1. Adam (A), Betsy (B) and Cathy (C) decided to form a partnership, which was founded on 01/01/2015. Adam contributed cash $20,000 and inventory with market value of $30,000. B contributed a piece of land with market value of $80,000 with unpaid mortgage in the amount of $30,000. C contributed PPE with market value of $50,000 and Cs expertise is deemed to be worth of $50,000 by all the 3 partners.

a. If ABC decided to use goodwill method to document the creation of the partnership, what are the journal entries and what are the values of capital under respective partners names (3 points)?

b.
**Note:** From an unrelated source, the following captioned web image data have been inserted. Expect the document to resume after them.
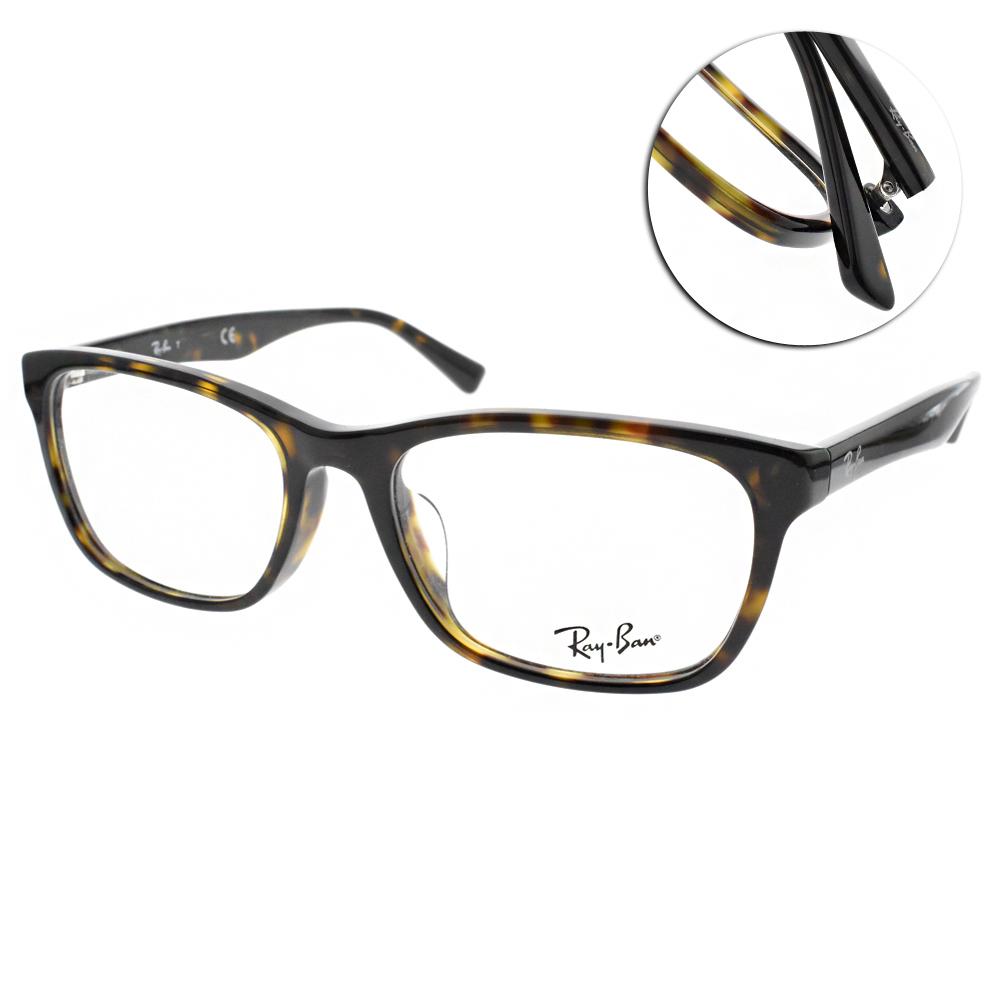 RAY BAN眼鏡 人氣方框款/琥珀 #RB5315D 5211 @ Y!購物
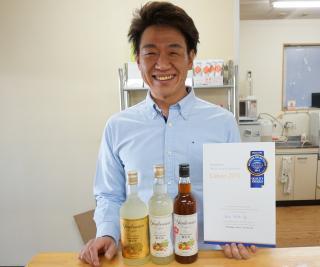 優光泉酵素モンドセレクション受賞写真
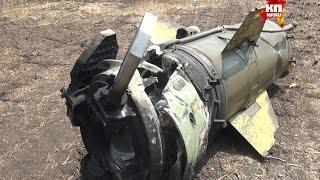В поле у перекрестка дорог идущих на Донецк и Луганск, рухнула баллистическая ракета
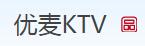 优麦KTV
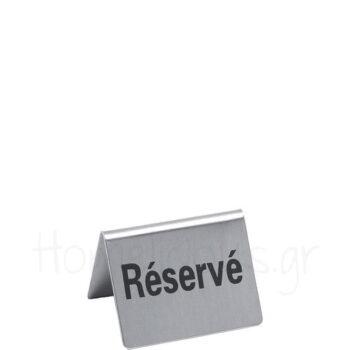 Σήμανση Επιτραπέζια RESERVE (4 Τεμ) [5,2x4 cm] Inox Ασημί|Hendi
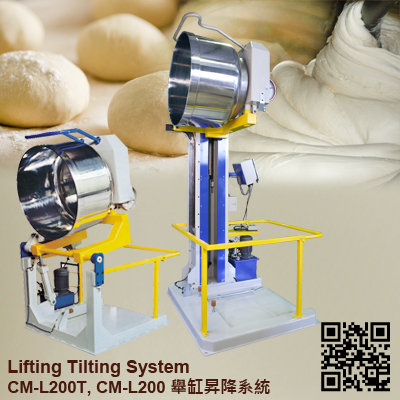 Lifting Tilting System CM-L200T L200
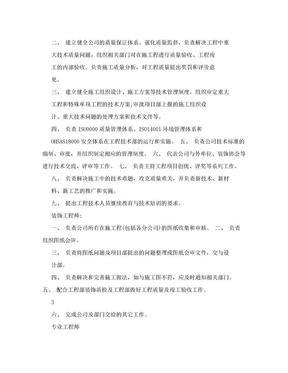 工程技术部职责范围及管理规定20100407.doc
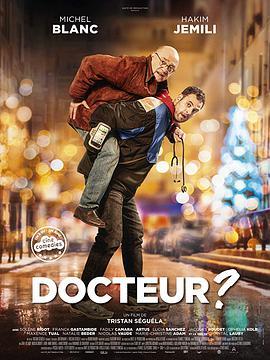 医生在么 Docteur?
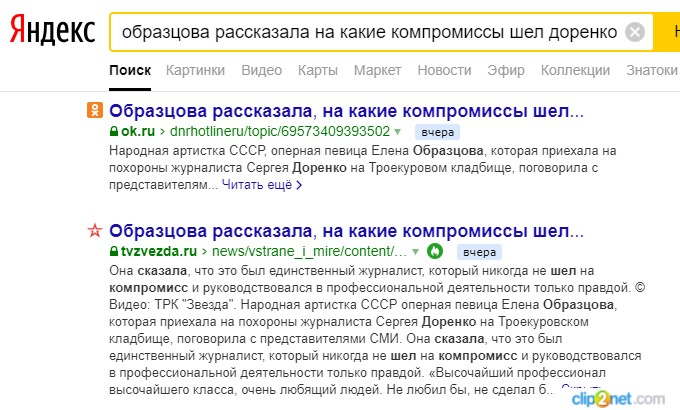 http://images.vfl.ru/ii/1557746939/e25a8970/26517273.jpg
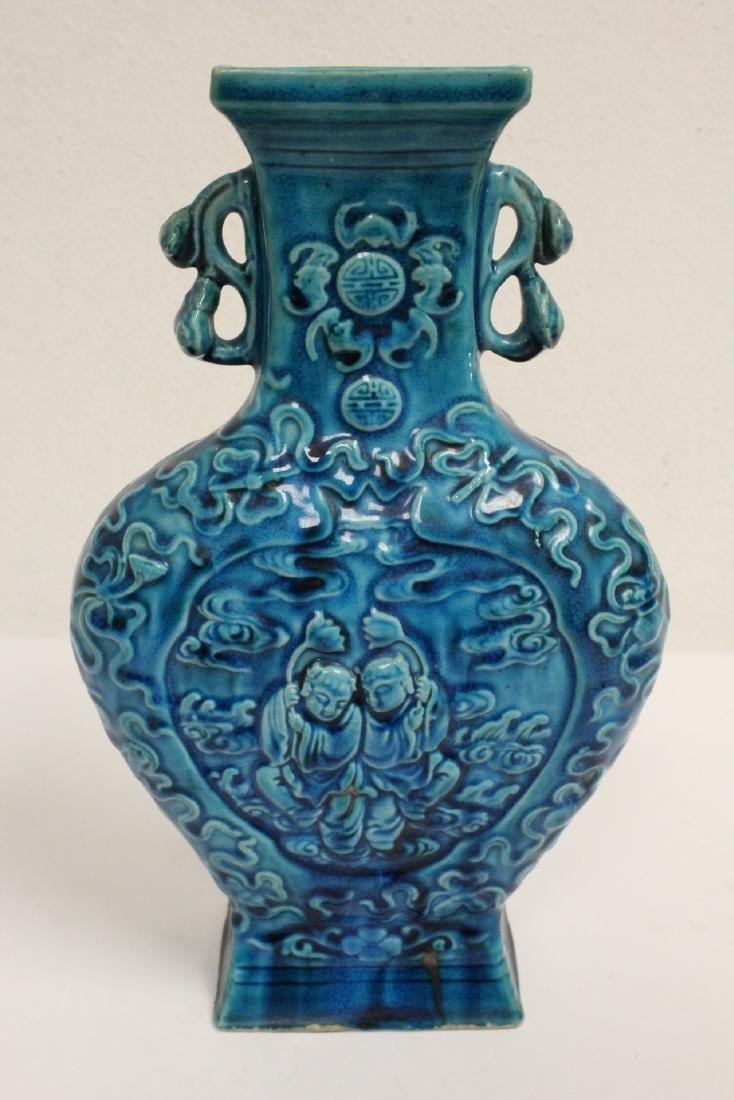 A blue glazed vase & a brown glazed porcelain vase - 2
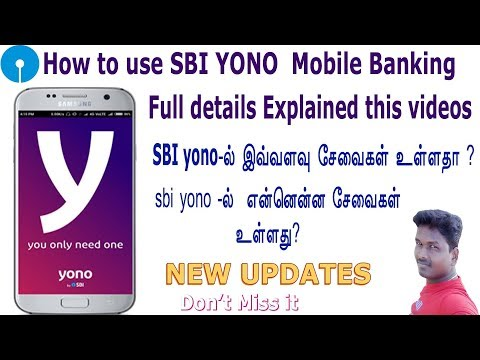 How To Use Sbi Yono Mobile Banking Full Futur Details Explained In  Tamil
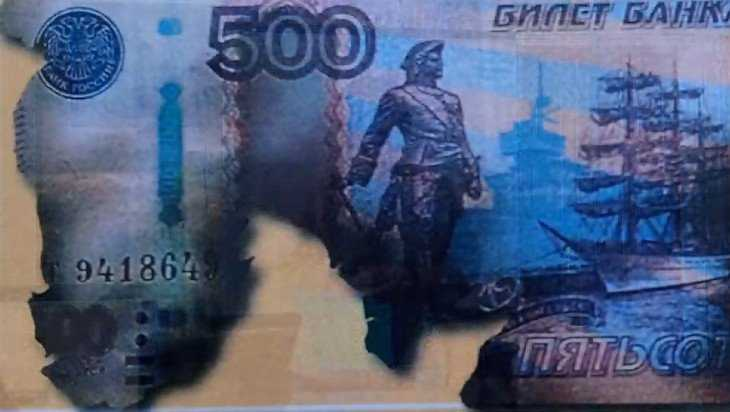 Житель Брянска случайно сжег полтора миллиона рублей в чайнике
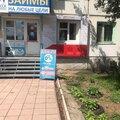 IT Store, Услуги компьютерных мастеров и IT-специалистов в Городском округе Усолье-Сибирское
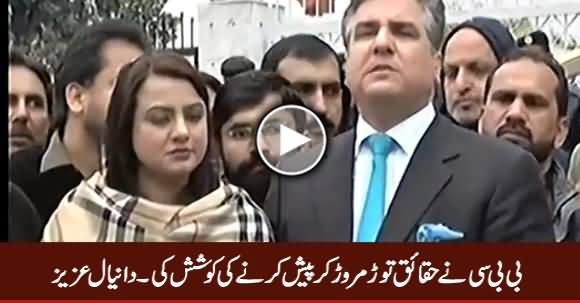 BBC Report Distorted the Facts & Tried To Give Wrong Impression - Danial Aziz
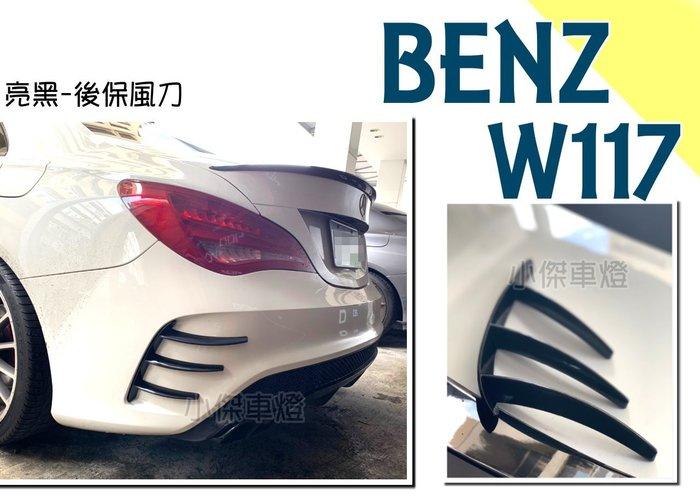 小傑車燈-全新 BENZ W117 CLA 250 CLA45  AMG 後保桿 鷹爪 風刀 亮黑 PU材質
If ABC decided to use bonus method to document the foundation of the partnership, what are the journal entries and what are the values of capital under respective partners names (3 points)?

C. Assuming that every year the profit among different partners will be shared in the ration of 10%, 30% and 60%, and partners have to retain 75% of their share profits in the partnership in the case of profit. What are the balances of each partners capital by the end of each year using both goodwill and bonus method (2015 and 2016)?

c.1. The partnership made $10,000 in 2015 and had a loss of $20,000 in 2016 (Goodwill method) (5 points).

c.2: The partnership made $15,000 in 2015 and had a loss of $25,000 in 2016 (bonus method) (5 points).